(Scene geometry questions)
================

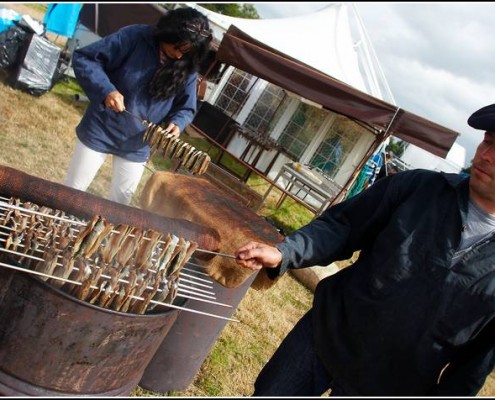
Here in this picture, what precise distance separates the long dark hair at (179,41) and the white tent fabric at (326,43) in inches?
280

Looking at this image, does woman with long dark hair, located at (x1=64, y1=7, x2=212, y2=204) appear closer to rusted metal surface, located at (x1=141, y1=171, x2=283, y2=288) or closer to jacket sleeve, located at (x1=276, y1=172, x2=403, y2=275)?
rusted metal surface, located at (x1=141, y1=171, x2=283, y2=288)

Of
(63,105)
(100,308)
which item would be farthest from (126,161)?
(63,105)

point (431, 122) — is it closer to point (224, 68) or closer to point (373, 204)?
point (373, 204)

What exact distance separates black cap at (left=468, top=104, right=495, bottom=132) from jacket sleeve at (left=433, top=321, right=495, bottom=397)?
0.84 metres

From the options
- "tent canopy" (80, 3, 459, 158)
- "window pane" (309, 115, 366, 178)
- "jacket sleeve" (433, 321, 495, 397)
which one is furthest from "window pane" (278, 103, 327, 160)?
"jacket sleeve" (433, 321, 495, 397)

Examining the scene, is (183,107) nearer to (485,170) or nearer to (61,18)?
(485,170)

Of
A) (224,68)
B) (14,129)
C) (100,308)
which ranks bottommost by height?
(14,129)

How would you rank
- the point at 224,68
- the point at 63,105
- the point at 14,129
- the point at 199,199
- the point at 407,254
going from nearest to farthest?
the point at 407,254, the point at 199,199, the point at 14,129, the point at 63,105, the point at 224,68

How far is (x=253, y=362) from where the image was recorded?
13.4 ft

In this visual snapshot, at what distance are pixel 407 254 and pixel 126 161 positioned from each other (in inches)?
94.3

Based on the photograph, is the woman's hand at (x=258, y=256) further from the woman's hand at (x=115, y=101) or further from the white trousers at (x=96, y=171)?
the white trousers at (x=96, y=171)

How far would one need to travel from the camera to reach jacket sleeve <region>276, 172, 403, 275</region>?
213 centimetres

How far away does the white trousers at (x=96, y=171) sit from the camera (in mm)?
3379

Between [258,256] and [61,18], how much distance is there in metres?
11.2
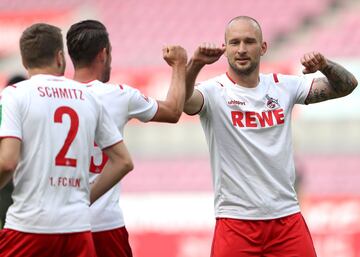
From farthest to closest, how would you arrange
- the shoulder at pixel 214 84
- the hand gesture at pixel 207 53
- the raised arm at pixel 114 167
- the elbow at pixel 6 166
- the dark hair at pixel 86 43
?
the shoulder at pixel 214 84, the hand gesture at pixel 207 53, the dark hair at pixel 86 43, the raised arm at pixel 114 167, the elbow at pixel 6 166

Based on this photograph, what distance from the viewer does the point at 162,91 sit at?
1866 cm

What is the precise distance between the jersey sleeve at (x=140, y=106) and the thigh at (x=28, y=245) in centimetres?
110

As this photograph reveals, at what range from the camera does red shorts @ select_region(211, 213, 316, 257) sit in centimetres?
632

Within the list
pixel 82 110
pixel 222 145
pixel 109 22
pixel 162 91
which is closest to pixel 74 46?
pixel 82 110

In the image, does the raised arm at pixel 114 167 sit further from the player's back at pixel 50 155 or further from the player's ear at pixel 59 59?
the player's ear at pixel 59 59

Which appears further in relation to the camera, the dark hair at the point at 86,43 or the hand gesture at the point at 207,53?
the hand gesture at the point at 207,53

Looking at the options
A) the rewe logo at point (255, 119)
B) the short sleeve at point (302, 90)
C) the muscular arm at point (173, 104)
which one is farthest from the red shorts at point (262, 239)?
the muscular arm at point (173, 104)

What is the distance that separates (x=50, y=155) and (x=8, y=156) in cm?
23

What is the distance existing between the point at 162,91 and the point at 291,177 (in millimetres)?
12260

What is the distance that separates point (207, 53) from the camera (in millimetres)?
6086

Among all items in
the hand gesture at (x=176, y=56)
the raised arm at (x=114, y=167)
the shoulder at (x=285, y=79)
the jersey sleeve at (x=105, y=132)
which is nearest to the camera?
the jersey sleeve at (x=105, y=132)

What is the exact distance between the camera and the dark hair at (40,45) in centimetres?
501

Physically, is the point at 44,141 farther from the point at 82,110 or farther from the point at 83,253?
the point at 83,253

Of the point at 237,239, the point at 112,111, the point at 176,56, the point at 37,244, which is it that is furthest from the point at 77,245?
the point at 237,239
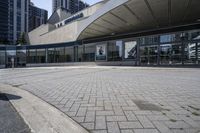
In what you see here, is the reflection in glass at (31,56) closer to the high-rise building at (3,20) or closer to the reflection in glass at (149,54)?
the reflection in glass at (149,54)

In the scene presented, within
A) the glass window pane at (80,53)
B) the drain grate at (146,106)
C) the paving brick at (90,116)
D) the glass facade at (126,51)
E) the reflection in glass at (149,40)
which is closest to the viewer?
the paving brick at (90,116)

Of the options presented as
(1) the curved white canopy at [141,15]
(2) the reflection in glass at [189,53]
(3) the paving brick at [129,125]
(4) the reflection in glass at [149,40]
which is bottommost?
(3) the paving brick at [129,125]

================

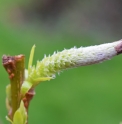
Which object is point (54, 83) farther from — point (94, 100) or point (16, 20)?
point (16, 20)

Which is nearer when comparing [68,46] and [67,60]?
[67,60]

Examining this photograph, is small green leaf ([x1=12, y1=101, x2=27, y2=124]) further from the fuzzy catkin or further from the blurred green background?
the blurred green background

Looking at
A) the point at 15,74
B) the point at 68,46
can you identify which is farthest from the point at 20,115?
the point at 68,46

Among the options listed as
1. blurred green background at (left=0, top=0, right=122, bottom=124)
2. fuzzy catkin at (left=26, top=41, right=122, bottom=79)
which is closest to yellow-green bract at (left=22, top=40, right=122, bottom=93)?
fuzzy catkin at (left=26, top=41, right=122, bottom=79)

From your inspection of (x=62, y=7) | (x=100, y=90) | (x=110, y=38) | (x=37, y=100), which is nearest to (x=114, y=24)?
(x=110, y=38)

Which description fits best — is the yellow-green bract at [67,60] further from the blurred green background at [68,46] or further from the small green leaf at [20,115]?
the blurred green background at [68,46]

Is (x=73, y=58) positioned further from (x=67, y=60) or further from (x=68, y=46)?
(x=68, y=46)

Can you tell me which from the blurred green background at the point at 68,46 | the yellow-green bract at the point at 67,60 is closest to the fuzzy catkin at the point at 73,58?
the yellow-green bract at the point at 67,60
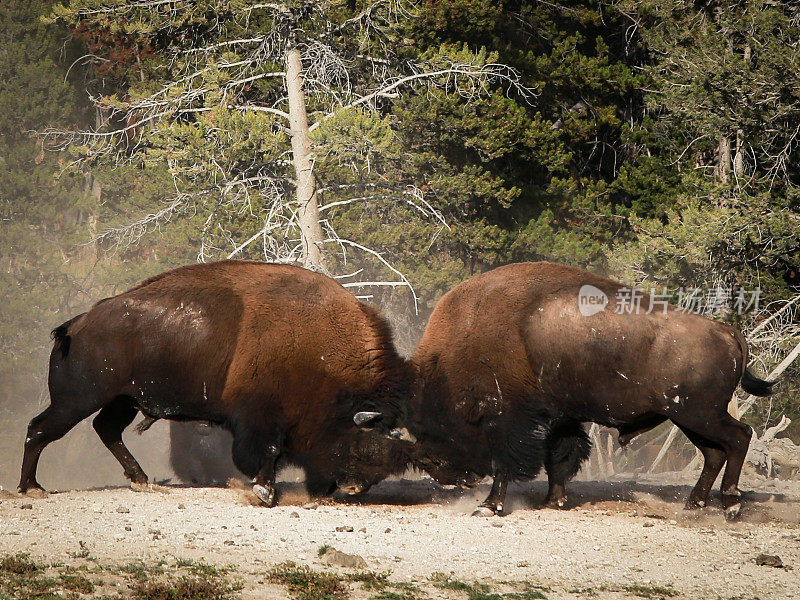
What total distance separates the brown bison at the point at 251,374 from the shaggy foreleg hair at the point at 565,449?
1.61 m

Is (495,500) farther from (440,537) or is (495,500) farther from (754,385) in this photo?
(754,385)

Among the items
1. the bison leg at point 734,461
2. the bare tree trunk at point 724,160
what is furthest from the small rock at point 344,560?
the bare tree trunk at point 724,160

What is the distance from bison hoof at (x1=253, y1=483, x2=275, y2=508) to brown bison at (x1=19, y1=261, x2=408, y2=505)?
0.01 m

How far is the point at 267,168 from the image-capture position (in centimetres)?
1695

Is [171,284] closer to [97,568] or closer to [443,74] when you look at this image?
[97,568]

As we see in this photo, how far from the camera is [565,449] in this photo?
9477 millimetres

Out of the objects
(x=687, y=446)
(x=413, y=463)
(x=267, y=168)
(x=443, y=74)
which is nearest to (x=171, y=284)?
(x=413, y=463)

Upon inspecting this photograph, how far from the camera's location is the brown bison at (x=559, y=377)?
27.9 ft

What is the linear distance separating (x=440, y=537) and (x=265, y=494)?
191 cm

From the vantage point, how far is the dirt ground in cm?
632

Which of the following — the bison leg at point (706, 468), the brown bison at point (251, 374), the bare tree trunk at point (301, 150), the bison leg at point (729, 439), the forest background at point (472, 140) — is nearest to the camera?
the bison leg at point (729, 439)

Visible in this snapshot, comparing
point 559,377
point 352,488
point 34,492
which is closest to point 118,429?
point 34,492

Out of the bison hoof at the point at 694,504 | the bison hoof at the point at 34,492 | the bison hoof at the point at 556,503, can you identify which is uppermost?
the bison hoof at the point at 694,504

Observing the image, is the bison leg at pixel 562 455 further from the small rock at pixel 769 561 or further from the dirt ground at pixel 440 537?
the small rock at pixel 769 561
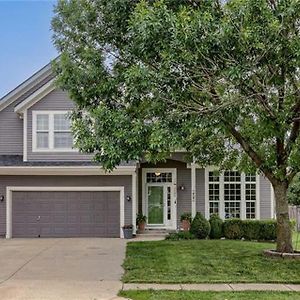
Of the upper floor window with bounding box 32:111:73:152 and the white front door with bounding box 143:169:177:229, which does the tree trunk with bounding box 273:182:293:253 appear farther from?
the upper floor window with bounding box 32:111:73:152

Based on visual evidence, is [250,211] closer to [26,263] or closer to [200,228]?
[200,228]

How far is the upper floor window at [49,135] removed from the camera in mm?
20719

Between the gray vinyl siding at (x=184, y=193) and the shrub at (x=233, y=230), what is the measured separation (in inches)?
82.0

================

Please select every line in the items above that contains the string "long", and copy each one. Case counts.

THE COMPLETED TASK
Here in this picture, what precise distance separates the long dark hair at (179,41) and the white tent fabric at (326,43) in inches?
Looking at this image, does woman with long dark hair, located at (x1=64, y1=7, x2=212, y2=204) appear closer to rusted metal surface, located at (x1=141, y1=171, x2=283, y2=288) or closer to jacket sleeve, located at (x1=276, y1=172, x2=403, y2=275)?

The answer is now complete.